Ivan Kulibin – Russian inventor
Ivan Kulibin was a talented Russian self-taught mechanic and inventor.
Kulibin was born on April 21, 1735 in Nizhny Novgorod. Even in childhood, little Vanya, was interested in the inner essence of things. “How does it work?” – In search of an answer, he deconstructed everything that falls into his hands. Talented kid could repair not only clocks but also a factory machine. His realizations as well as his prolific imagination inspired the work of many.
Ivan became really famous in 1764 when he went to St. Petersburg to present Catherine II with egg-shaped clock. There was a secret there, complex automatic mechanism: every hour the door was opened and miniature people started to dance to the music. The Empress was delighted and assigned Kulibin to be in charge of the mechanical workshop in the Academy of Sciences of Saint Petersburg.
The inventor built a “planetary” pocket-clock, which showed not only the current time, but also the month, day of the week, the season and the moon phase.
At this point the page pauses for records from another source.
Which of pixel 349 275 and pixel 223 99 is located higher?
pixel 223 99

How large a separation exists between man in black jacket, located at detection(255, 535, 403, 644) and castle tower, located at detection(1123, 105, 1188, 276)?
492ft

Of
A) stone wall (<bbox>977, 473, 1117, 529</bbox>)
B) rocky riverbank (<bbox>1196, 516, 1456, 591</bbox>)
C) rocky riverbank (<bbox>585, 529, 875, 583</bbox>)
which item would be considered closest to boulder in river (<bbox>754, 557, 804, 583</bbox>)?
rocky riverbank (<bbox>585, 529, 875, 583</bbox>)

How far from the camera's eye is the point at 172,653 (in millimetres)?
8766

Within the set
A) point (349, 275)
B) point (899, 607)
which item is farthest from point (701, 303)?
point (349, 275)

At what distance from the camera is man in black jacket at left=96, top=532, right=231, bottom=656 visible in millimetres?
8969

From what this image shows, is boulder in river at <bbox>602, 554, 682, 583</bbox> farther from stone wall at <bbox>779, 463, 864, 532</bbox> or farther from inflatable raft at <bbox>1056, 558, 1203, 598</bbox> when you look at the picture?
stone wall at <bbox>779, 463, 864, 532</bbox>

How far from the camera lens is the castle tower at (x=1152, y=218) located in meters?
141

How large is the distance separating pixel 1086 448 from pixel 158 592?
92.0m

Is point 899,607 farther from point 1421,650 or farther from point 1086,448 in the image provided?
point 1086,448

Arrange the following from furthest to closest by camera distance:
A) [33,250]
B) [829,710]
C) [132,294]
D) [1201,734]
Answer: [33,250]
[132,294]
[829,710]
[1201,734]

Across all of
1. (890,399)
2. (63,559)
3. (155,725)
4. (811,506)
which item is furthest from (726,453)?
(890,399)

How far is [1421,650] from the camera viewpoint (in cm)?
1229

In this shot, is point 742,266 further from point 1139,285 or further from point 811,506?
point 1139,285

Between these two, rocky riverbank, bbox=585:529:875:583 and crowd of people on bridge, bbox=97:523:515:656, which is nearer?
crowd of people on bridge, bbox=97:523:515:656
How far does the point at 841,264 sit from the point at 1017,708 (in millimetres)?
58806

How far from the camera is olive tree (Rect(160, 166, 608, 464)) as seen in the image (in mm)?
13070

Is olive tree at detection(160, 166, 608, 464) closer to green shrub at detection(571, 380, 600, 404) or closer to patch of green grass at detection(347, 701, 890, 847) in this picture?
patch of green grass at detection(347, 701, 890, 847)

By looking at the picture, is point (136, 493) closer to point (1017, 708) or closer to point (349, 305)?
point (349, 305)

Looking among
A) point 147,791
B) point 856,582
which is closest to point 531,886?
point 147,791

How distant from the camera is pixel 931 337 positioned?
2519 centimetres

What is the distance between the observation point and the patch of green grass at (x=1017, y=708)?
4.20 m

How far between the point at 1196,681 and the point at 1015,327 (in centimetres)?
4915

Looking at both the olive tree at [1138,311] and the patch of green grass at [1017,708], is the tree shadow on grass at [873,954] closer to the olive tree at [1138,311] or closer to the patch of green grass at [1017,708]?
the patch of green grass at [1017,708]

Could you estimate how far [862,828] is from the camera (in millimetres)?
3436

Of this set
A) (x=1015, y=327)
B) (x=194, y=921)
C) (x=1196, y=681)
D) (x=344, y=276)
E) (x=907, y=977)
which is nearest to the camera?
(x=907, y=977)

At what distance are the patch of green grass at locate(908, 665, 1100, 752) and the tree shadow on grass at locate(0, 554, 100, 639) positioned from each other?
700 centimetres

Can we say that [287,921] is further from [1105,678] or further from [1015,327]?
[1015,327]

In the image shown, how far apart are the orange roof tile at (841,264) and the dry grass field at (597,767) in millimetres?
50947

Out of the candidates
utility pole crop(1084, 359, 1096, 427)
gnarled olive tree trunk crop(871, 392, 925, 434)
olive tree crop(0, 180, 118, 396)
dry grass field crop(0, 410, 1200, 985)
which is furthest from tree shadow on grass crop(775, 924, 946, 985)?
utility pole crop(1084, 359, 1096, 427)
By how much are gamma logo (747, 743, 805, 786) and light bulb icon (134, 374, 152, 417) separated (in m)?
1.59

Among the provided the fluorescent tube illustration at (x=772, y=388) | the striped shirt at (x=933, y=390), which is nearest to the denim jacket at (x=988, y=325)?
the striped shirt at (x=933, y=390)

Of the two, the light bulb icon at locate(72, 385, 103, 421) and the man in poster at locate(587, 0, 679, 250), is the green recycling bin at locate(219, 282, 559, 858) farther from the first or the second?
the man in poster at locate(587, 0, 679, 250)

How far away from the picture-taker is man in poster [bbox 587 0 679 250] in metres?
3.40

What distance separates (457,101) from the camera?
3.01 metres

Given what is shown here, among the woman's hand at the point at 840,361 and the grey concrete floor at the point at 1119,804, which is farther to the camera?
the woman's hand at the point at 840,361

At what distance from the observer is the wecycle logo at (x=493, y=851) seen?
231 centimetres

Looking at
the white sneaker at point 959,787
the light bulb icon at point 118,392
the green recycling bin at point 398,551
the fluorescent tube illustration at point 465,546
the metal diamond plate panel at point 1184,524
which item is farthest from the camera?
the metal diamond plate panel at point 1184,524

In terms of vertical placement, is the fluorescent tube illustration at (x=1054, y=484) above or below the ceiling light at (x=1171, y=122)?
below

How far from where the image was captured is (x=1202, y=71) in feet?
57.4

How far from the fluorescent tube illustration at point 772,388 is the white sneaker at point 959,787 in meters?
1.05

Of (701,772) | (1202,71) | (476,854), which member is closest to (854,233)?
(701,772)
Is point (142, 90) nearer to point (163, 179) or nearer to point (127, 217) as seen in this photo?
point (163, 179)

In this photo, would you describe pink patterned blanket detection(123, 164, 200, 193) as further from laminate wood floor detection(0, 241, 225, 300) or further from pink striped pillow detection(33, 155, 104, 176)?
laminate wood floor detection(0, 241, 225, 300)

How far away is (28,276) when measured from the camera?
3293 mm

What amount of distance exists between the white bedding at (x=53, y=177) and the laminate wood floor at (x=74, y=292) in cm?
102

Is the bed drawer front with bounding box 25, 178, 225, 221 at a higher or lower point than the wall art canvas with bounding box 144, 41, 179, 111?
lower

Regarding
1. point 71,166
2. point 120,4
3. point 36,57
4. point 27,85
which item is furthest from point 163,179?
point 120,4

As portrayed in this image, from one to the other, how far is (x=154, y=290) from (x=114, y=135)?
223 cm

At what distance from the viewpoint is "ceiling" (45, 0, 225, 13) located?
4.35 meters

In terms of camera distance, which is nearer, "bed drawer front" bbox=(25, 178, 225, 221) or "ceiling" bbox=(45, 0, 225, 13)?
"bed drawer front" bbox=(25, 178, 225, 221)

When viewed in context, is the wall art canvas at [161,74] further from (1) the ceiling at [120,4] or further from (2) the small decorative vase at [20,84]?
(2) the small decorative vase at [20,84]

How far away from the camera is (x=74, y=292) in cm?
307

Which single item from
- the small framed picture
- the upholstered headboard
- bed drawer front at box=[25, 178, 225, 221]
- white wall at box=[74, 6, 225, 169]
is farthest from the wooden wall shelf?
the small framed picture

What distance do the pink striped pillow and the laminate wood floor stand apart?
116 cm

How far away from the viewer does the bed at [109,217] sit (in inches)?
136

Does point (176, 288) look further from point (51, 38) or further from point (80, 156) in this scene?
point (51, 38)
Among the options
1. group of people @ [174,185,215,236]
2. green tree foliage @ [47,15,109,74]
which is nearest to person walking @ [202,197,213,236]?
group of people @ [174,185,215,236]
Kulibin also designed projects for tower clocks, miniature “clock-in-a-ring” types and others.
Ivan designed three projects for wooden and three projects for metallic bridges over the Neva river.
In 1779, he built a lantern that increased the power of light of one candle by 500 times. This invention was used industrially for lighting workshops, lighthouses, ships, etc.
In 1791, Kulibin constructed a push-cycle cart, in which he used a flywheel, a brake, a gearbox and roller bearing. The cart was operated by a man pressing pedals. This invention is remarkably similar to the car by Karl Benz invented a hundred years later.
Kulibin designed “mechanical legs”, a prosthetic device, for the officer who lost his leg in The Siege of Ochakov. Later it was used by a French entrepreneur.
In 1793, Kulibin constructed an elevator for the Empress that lifted a cabin using screw mechanisms.
In 1794, he created an optical telegraph for transmitting signals over distance.
Kulibin built a Vodokhod, the ship which sailed upstream. He had started to design it back in 1782.
In 1801 Kulibin was fired from the academy and returned to Nizhny Novgorod.
The inventor had projects on using steam engines to move cargo ships, on creating salt mining machines, different kinds of mills, pianos and other projects.
The Russian genius was indifferent to money and he gave his inventions away to people.
Later, after his death, cunning foreigners hunted for the master’s drawings and appropriated many of his inventions.
Kulibin died on August 11, 1818 in utter poverty because he spent everything he had on futile attempts to invent a perpetual motion machine.
The International Astronomical Union’s Minor Planet Center has named an asteroid in Kulibin’s honor: 5809 Kulibin.